Graça é uma apaixonada por dar voz aos outros. E também por ouvir. Falou-me do projeto “Escrita com Rasura” com um brilho nos olhos. Escrever e depois rasurar, uma ferramenta de enorme utilidade para quem precisa de explorar e deitar cá para fora o que sente através da escrita, mas que não quer de forma alguma que aquilo que escreve seja lido. Inesperadamente (ou não…), cruzo-me com uma das praticantes da “Escrita com Rasura”, que me revelou algumas páginas do seu caderno, onde há palavras rasuradas quase até ao rasgão. De permeio, mostrou-me alguns desenhos feitos para serem vistos por todos. “Estás muito melhor, não estás?”, perguntou-lhe Graça. O sorriso aberto da rapariga confirmou a expectativa da mentora. Abracei ambas. A face exposta da escrita como terapia. Apaixonante.
“Todo o ser esconde um drama, uma infelicidade silente que com o tempo se atenua ou implode. O limite para que resulte em tragédia está perigosamente guardado num pormenor, numa ínfima instigação”, escreve José Manuel Batista em O Homem de Duas Sombras.
— Fale-me do livro, José.
— Olhe, eu fiz muitas viagens a Paris quando era pequeno e vivi lá um período de quatro anos, de 1976 a 1980, pelo que conheço a cidade. Eu queria escrever um livro sobre uma viagem, mas não sabia bem que rumo seguir. Então, quando lia o livro Barranco de cegos, de Alves Redol, descobri um excerto que dizia isto: ‘Um homem tem duas sombras: uma do Anjo da Guarda e outra do Demónio.
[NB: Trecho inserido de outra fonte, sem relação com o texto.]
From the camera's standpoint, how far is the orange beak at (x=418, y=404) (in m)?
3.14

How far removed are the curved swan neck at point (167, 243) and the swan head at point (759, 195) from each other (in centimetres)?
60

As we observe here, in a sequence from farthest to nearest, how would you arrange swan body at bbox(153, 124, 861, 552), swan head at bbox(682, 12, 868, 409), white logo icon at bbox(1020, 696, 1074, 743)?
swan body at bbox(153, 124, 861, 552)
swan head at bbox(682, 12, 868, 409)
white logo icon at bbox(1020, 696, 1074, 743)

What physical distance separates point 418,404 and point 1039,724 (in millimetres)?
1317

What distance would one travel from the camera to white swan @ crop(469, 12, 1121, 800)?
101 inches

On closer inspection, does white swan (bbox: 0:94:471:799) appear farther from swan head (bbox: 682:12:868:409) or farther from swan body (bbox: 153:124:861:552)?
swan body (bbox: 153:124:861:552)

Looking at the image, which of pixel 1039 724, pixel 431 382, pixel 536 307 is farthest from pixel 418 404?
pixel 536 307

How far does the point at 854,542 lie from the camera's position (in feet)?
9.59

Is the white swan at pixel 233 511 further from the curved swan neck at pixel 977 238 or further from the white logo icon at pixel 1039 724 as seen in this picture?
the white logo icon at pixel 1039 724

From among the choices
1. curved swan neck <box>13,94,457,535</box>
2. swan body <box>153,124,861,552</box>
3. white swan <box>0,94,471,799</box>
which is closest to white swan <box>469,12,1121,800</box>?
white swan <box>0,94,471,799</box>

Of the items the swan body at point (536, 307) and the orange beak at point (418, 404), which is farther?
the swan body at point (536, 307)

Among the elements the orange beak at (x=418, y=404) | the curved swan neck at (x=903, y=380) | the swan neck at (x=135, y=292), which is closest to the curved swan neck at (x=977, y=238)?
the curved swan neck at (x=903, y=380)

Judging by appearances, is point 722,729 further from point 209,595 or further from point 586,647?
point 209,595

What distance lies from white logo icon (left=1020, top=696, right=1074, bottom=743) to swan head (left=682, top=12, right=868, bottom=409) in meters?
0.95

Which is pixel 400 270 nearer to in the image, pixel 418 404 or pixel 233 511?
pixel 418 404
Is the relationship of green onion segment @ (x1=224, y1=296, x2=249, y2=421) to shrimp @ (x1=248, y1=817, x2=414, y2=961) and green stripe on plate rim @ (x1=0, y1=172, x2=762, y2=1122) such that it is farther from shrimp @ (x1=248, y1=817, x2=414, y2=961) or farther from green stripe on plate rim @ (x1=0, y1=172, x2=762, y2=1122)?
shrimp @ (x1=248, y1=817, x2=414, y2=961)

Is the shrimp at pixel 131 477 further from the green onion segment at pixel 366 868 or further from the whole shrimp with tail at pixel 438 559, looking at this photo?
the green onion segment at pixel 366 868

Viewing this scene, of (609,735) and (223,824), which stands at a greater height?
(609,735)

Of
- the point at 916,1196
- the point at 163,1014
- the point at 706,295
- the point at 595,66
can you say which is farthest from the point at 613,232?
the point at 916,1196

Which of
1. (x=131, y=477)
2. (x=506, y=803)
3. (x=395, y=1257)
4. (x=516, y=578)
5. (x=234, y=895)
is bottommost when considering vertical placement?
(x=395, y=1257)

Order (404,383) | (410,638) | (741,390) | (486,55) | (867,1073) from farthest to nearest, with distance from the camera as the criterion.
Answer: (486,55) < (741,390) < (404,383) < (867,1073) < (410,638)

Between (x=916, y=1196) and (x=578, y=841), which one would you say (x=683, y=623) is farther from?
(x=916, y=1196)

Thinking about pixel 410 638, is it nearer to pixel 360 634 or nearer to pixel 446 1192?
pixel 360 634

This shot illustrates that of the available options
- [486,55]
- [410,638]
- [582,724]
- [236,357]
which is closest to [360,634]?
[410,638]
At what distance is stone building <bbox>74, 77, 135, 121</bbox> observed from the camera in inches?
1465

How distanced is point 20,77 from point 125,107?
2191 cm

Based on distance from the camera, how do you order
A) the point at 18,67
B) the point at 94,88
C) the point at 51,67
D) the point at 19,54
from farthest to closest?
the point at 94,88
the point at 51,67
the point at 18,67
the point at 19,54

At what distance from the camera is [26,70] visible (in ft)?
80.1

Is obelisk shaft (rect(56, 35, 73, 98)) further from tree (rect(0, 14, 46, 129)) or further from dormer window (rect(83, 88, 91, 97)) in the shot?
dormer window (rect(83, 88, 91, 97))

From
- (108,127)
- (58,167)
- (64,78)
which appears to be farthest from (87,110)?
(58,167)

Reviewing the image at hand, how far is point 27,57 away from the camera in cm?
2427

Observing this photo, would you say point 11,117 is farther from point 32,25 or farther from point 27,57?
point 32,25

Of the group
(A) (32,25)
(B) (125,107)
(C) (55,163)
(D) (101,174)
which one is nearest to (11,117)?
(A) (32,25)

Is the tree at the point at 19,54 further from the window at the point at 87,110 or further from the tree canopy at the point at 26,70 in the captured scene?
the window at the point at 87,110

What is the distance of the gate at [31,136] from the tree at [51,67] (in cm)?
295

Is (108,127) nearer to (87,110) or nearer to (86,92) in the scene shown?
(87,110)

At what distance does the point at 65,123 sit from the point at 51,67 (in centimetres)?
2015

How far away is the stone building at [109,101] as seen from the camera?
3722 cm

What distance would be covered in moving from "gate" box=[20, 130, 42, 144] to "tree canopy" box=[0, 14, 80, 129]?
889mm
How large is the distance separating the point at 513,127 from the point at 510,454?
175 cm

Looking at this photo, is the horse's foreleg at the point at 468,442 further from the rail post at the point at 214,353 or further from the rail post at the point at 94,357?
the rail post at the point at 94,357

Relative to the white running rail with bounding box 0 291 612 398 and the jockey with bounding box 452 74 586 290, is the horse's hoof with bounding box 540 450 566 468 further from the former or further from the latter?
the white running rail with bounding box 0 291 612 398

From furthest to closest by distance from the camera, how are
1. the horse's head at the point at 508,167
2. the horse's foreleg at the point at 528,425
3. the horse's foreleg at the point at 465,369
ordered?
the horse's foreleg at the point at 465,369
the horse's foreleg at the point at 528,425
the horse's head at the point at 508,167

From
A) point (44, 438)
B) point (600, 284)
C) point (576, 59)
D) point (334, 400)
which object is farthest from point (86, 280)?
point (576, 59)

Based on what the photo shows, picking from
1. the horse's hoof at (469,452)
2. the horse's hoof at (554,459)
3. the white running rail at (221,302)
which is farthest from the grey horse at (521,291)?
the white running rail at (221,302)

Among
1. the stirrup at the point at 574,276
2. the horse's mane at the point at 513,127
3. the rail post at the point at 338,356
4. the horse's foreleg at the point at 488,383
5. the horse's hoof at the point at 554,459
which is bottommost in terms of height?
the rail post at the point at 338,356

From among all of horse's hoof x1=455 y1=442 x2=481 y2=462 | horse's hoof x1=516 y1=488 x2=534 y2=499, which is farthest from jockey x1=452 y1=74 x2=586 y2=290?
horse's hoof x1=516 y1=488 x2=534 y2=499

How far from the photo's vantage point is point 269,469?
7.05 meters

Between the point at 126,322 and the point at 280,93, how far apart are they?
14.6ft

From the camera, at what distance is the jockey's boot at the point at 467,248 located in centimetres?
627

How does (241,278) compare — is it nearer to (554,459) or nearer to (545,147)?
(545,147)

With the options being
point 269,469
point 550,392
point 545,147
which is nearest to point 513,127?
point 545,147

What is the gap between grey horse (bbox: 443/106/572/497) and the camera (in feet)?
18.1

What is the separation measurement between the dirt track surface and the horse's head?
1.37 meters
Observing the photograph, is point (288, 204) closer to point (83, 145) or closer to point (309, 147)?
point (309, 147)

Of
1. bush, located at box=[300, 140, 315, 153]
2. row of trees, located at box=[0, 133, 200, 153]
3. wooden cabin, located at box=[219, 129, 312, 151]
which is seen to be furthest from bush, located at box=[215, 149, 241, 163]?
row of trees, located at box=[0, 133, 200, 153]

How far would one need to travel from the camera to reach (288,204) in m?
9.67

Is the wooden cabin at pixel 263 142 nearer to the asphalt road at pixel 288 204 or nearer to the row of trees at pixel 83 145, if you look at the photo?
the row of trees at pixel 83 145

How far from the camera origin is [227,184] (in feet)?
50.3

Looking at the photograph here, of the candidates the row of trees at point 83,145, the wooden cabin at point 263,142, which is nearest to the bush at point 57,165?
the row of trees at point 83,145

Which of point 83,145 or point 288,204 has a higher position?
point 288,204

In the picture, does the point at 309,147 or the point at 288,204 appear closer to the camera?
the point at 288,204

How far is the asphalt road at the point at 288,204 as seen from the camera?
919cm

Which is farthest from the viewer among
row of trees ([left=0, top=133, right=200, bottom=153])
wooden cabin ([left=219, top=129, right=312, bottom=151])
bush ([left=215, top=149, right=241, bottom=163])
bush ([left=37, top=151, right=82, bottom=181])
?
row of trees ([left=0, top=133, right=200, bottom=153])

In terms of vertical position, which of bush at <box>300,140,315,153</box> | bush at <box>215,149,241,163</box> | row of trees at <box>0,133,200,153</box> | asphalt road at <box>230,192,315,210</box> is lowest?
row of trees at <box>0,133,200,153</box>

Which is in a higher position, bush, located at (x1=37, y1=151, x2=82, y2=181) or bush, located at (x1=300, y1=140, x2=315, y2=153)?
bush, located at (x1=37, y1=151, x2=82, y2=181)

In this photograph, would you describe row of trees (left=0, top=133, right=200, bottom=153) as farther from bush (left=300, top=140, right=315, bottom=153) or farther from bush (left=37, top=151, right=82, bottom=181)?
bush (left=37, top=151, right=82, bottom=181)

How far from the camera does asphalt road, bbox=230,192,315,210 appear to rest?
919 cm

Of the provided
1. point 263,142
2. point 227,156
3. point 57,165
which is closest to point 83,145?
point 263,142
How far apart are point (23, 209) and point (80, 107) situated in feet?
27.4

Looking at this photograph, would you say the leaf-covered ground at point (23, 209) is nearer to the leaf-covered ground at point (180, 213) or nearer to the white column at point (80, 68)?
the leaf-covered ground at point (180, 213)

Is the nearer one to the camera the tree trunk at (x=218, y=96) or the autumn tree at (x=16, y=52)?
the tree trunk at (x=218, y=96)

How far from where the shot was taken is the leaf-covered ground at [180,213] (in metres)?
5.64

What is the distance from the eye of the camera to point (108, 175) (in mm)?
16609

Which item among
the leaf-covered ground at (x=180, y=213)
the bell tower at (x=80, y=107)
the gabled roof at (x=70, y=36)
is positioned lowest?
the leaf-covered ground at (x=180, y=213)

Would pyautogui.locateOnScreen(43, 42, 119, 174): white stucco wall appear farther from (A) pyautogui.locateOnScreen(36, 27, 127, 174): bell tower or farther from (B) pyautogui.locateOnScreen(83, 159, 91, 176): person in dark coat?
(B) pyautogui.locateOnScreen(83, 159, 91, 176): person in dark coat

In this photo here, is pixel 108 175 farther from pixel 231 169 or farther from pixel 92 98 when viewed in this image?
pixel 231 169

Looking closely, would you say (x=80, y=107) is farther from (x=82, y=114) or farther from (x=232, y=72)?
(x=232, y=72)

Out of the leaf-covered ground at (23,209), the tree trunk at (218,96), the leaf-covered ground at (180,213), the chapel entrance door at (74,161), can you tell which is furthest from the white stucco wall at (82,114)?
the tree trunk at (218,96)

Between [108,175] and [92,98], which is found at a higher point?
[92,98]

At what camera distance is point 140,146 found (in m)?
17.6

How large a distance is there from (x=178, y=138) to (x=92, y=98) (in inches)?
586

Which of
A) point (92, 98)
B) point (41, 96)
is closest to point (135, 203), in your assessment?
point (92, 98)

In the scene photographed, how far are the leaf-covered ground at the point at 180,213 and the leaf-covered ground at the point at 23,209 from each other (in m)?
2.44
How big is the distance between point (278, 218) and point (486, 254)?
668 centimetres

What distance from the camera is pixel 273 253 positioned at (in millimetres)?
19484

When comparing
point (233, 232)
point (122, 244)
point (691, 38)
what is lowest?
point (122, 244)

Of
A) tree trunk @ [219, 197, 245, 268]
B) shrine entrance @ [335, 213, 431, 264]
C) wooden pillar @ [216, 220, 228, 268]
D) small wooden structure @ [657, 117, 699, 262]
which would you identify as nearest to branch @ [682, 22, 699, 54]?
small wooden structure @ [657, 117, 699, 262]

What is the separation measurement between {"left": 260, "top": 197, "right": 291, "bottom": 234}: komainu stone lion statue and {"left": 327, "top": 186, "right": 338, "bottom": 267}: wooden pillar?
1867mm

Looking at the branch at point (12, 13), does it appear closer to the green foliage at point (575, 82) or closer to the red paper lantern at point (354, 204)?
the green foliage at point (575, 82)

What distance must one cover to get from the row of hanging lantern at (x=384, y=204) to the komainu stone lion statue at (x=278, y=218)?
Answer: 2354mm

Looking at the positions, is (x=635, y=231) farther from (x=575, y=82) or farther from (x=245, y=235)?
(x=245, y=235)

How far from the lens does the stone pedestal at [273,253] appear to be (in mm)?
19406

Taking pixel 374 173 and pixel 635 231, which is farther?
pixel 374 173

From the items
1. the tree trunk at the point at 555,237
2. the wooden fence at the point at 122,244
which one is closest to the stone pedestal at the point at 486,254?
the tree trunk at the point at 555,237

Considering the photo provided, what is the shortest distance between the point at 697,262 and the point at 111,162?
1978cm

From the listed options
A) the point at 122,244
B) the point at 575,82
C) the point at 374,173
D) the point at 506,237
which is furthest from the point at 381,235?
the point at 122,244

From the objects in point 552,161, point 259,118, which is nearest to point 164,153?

Moram as duas na mesma alma e ambas saem de lá, mas sempre separadas. Um homem nunca consegue adivinhar qual é a sombra que o vai seguir em cada minuto da sua vida...’
— E encontrou um rumo…
— Primeiro o título, Um Homem de Duas Sombras, depois o fio condutor, as memórias da minha infância, em que conheci a história de um rapaz que foi para um seminário, que se fez padre, mas que entretanto se apaixonou e largou o claustro…
— Não desvende! Eu já li, mas quero que outros leiam. Sem revelar muito, fale-me do percurso da personagem principal.
— O livro relata a viagem de um homem tanto no espaço, como ao seu interior. É um percurso existencial dramático e nunca sabemos se esse homem consegue sair desse inferno ou não. Nem eu, como autor, o sei. Deixei isso por conta dele. E acho que cada um de nós se pode rever nesta narrativa, pois nada há de linear ou de determinado nesta vida.
“Neste ponto, o mundo metamorfoseava-se. A temperança dava lugar ao descomedimento. Tudo o que aprendera e em que crera esfumava-se. O homem pensa ser senhor do seu destino e estanca a alma com diques morais, dogmas irrefutáveis que vogam nas águas estagnadas da certeza, construídos na argamassa da fé para que as religiões façam prova de vida e se perpetuem. Assim não é. Somos feitos de magma que nunca solidifica, esvai-se por terras fertilizadas de prazer. É o pecado a sua substância, a força motriz da sua vitalidade. Tal é o desígnio humano. (…) ‘Havia demasiadas vidas num homem’ – escreveu Agustina em Prazer e Glória – ‘para ele se entender consigo próprio.’ Luciano tinha percorrido caminhos erráticos e caído. Ainda assim, pouco conhecia de si”, lê-se em O Homem de Duas Sombras.
Aparentemente, sabemos quem somos, mas quem duvida de que há sempre curvas e contracurvas para conhecer? Volto à varanda para olhar o Tejo mais uma vez. Visto daqui parece mesmo um lago.